Avis d’expert. François Rebsamen est maire de Dijon depuis 2001. À l’aune de cette expérience, il explique pour Traces Écrites News les changements intervenus dans la gestion d’une ville d’importance, de surcroît capitale régionale. En tant que président du Grand Dijon, il évoque le nouveau rôle des communautés d’agglomération et fait le lien avec son mandat national de sénateur qui lui permet de défendre à Paris les grands projets dijonnais.

Le métier de maire a t-il beaucoup changé depuis votre première élection en 2001 ?

Je souhaite distinguer deux périodes. Jusqu’au début des années 2000, nous avons vécu l’âge d’or des collectivités locales et, ceci est bien sûr valable pour les communes. Un maire pouvait concevoir de grands projets, les financer, car les ressources de sa ville étaient en grande partie suffisantes. En un mot, il était maître chez lui. Depuis, faute de moyens financiers, il passe son temps à courir après les cofinancements car, seul, il ne peut plus porter les gros investissements. Son métier a changé en profondeur. De développeur, il est devenu un super VRP, tendant sa sébile et passant son temps à faire du lobbying pour sa ville.

Mais, l’intercommunalité, avec notamment, la mise en place des communautés d’agglomération, n’a-elle pas été justement créée pour mutualiser ces gros investissements ?

La communauté d’agglomération du Grand Dijon, que je préside, mutualise les projets importants, notamment les équipements structurants : salle de spectacles, piscine olympique…, dont profitent d’ailleurs de nombreux habitants de Côte-d’Or et même de Bourgogne. C’est une très bonne chose pour la cohérence de l’action publique à l’échelle d’un plus vaste territoire. N’en reste pas moins que cela réduit le rôle du maire à celui de gestionnaire. Lorsqu’il intervient en tant que gestionnaire de proximité pour régler les problèmes de ses concitoyens, il est dans sa fonction noble. Si son action se limite à la gestion de ses services, je trouve la très réductrice, car il n’a pas été élu démocratiquement pour cela.

Que préconisez-vous alors comme solution ?

Gagner les prochaines élections présidentielles et législatives afin qu’un nouveau gouvernement mette en place une véritable république décentralisée, redistribuant une part de l’impôt national aux collectivités locales. Elles seules font la croissance économique, impulsent le dynamisme culturel et favorisent le développement social. Les élus locaux doivent retrouver leurs responsabilités pleines et entières avec des ressources adaptées. Et, il y urgence à intervenir.

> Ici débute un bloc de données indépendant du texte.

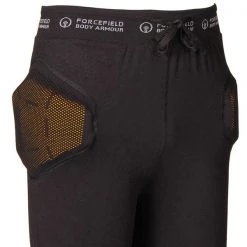 HIGH NOTE PERFORMANCE Riding Pants Forcefield Pro Pants X- V2 Air With L2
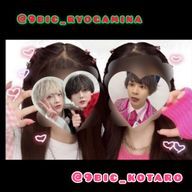 ·̩͙꒰ঌ*ENA*໒꒱·̩͙さんのアイコン画像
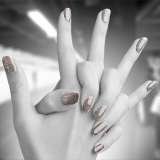 Rebel Nails Limited, Coleshill
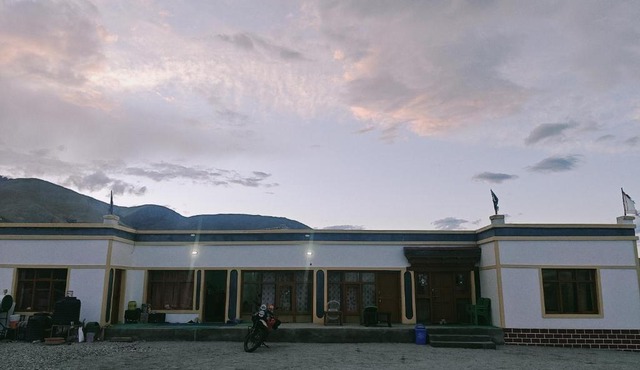 Deachen Khangsar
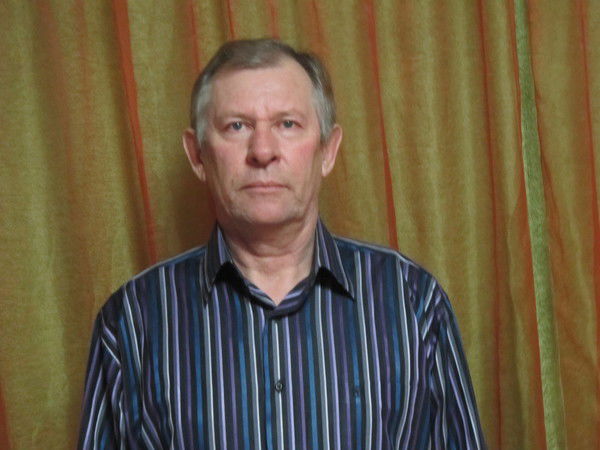 Владимир Денисенко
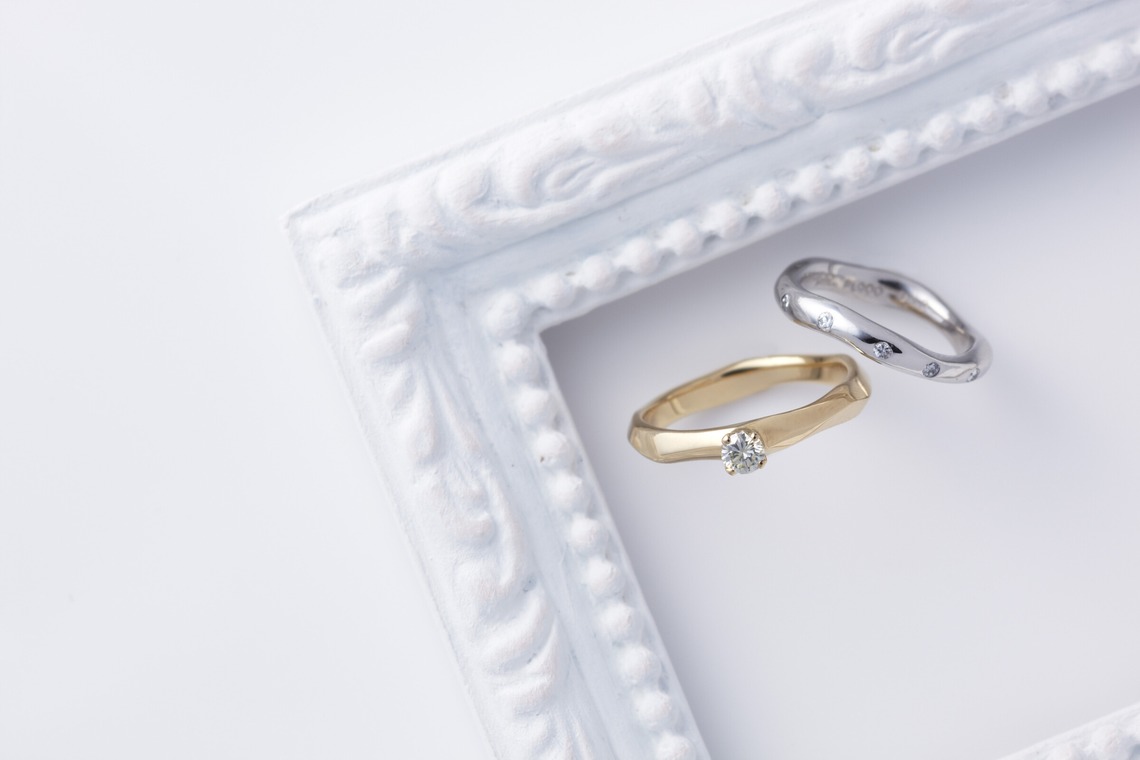 株式会社snowが撮影した「時計・ジュエリー」の写真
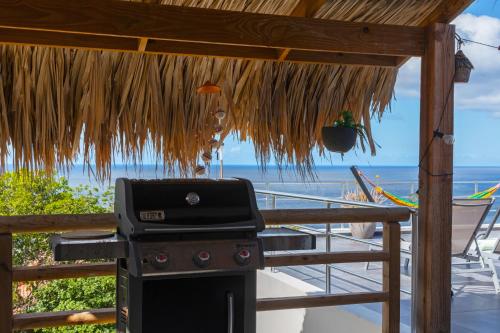 周邊環境, Villa Lahara with spectacular views in 方滕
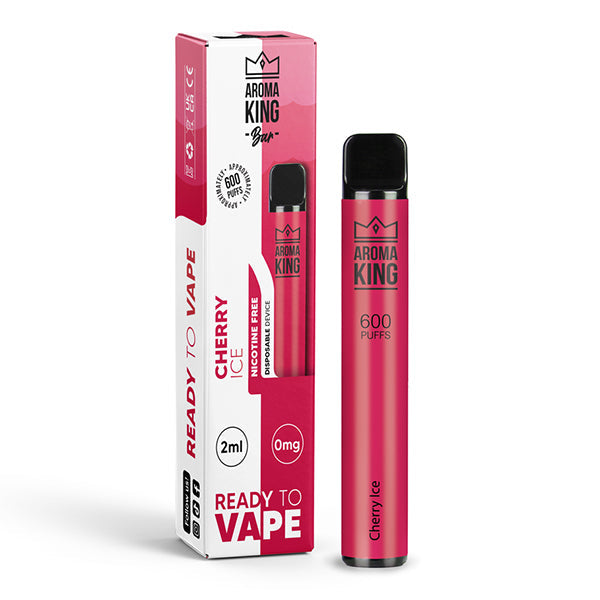 Aroma King Disposable Vape Device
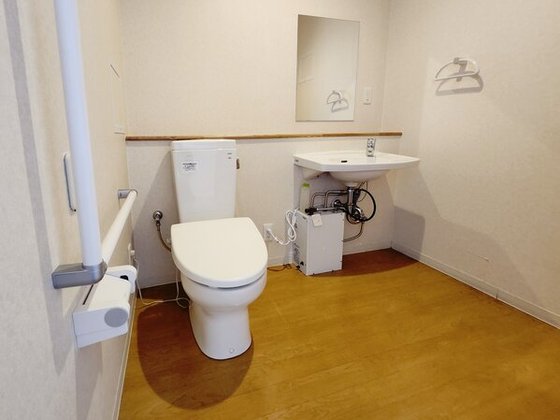 レガート深北緑地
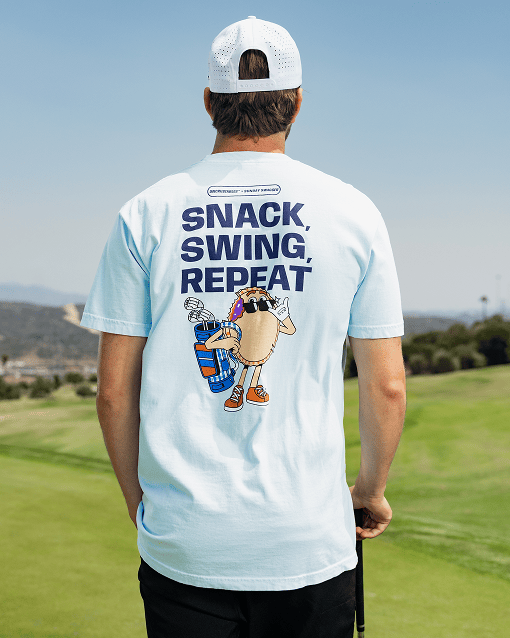 Saved by the Snack | Uncrustables®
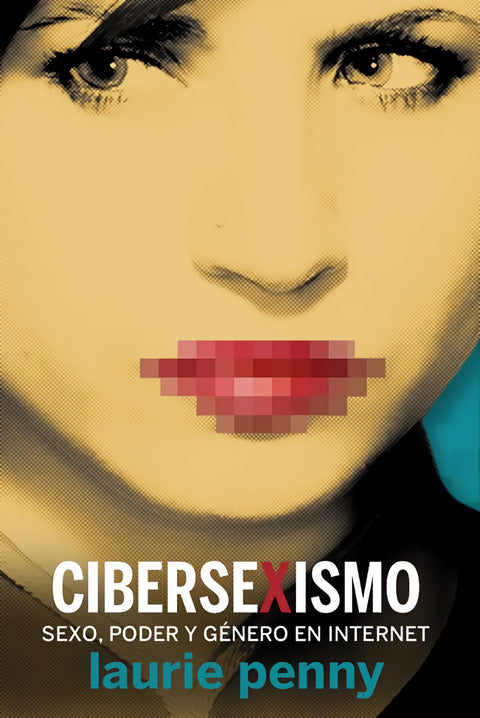  CIBERSEXISMO 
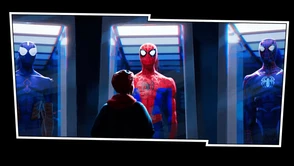 Spider-Man: Across the Spider-Verse czaruje kolejnymi uniwersami na nowym zwiastunie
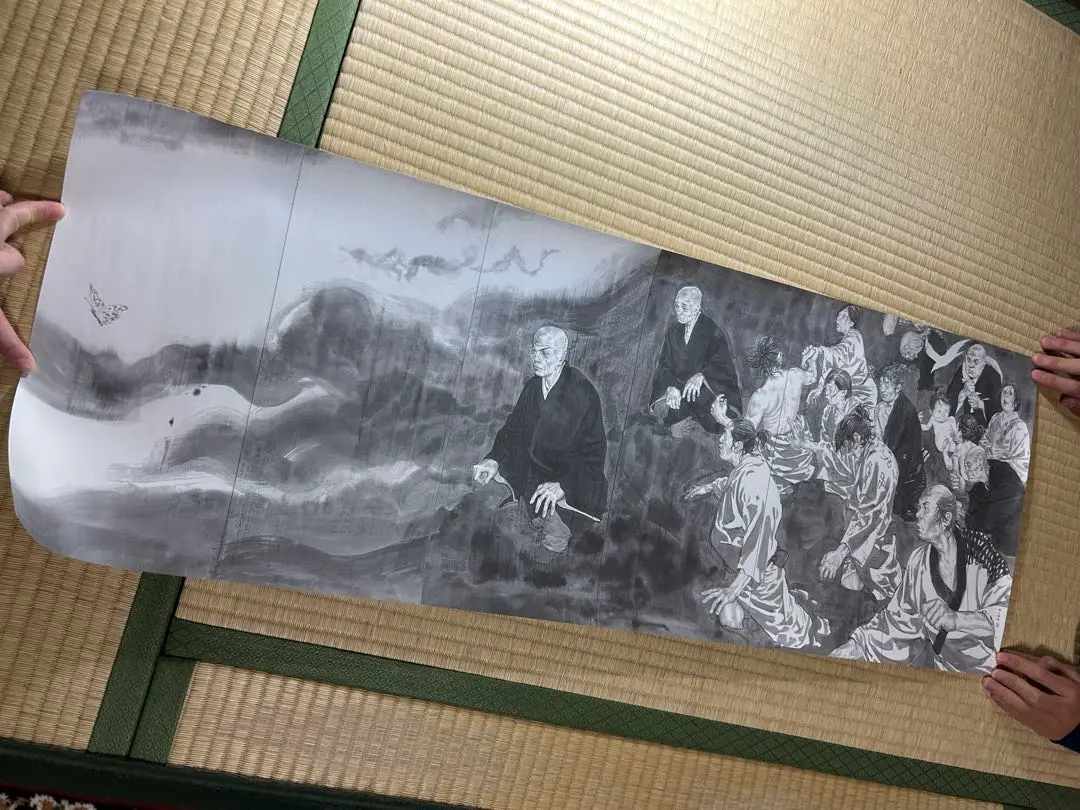 2026年最新】親鸞 井上雄彦の人気アイテム - メルカリ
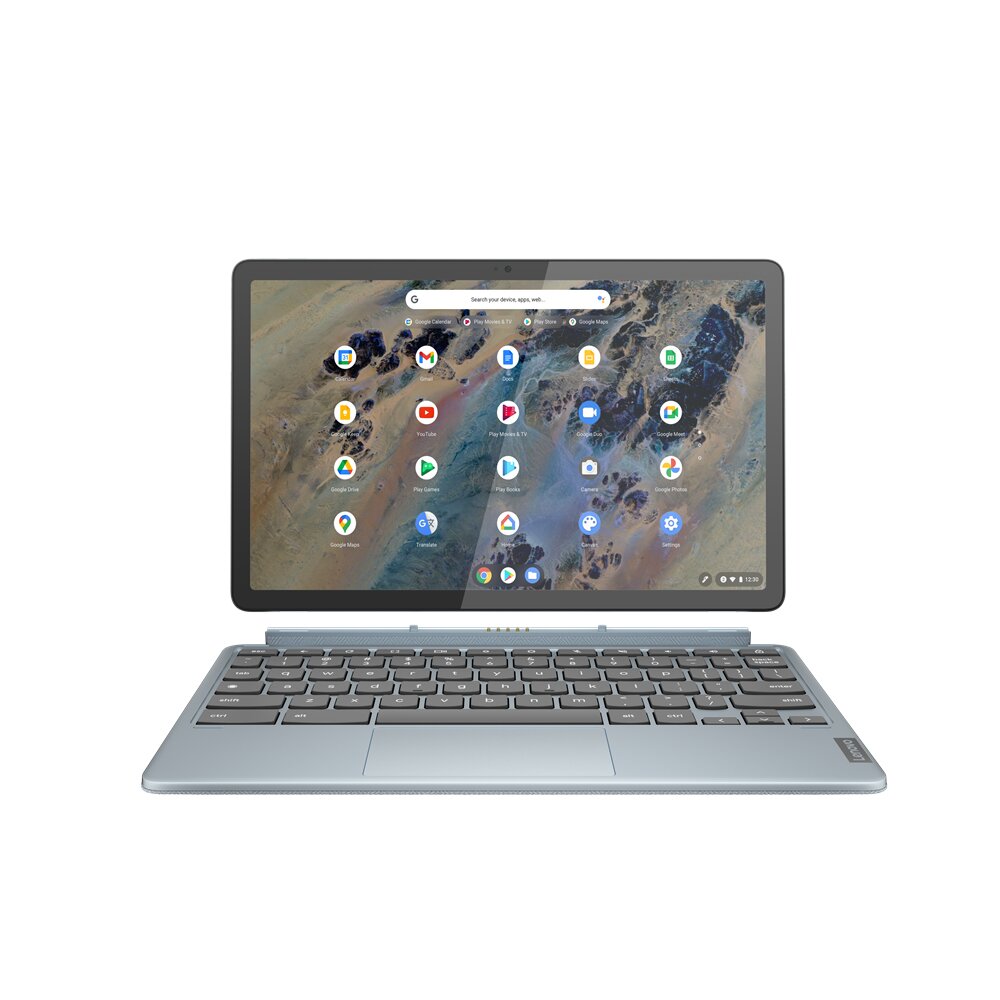 Lenovo IdeaPad Duet 82T6002JPB image gallery 2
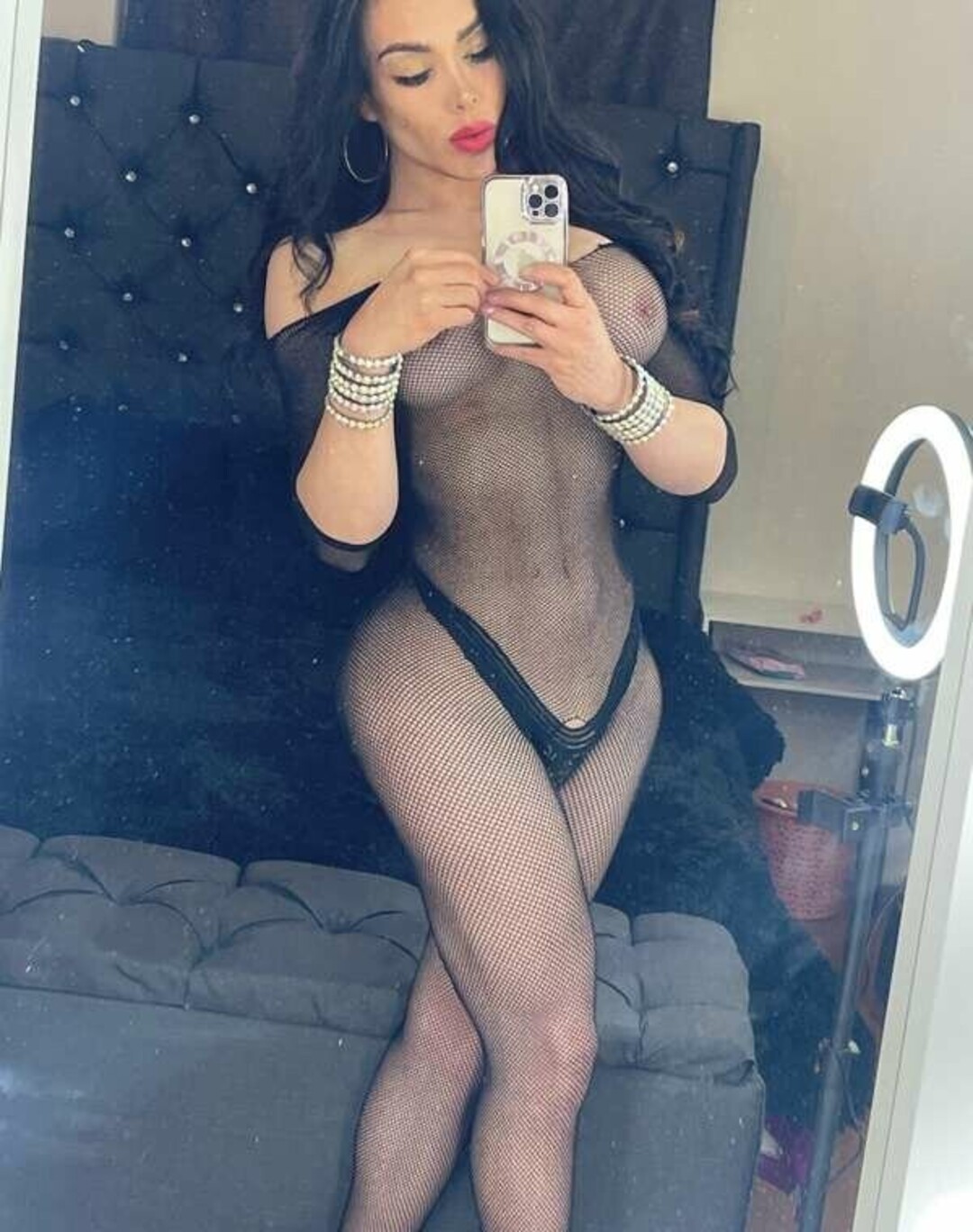 Photo nue de fuite OnlyFans de Devany Soto #39 Photo nue de fuite OnlyFans de Devany Soto #39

N’êtes-vous pas quelque peu en contradiction avec certains de vos amis, grands centralisateurs, comme Pierre Joxe, ancien député, ancien ministre et ancien premier président de la cour des comptes, qui vous a d’ailleurs mis le pied à l’étrier en politique ?

Vous vous trompez. Pierre Joxe et moi sommes des Jacobins convaincus en ce qui concerne les grandes missions régaliennes d’un État : police, justice, défense nationale, politique étrangère, équilibre entre les territoires. Pour le reste, nous défendons bec et ongles la décentralisation, mise en place, je le rappelle, par la gauche en 1982 et vidée depuis de sa substance.

En tant que sénateur, vous siégez au sein d’une assemblée qui représente les collectivités locales. Est-ce un atout pour défendre Dijon ?

Ce mandat m’offre la possibilité de rencontrer plus facilement les ministres, leur cabinet et de hauts fonctionnaires pour évoquer tel ou tel dossier dijonnais. C’est un atout inappréciable. Quant au Sénat, je déplore qu’il soit encore trop imprégné de l’esprit de canton. Il y a surreprésentation en son sein des conseils généraux. Il y a donc surreprésentation du monde rural au détriment des centres urbains. Ce manque d’équilibre et, je le déplore, pénalise la réflexion de fond de la haute assemblée en matière de développement local, qui passe à mes yeux de plus en plus par le couple : région et intercommunalité.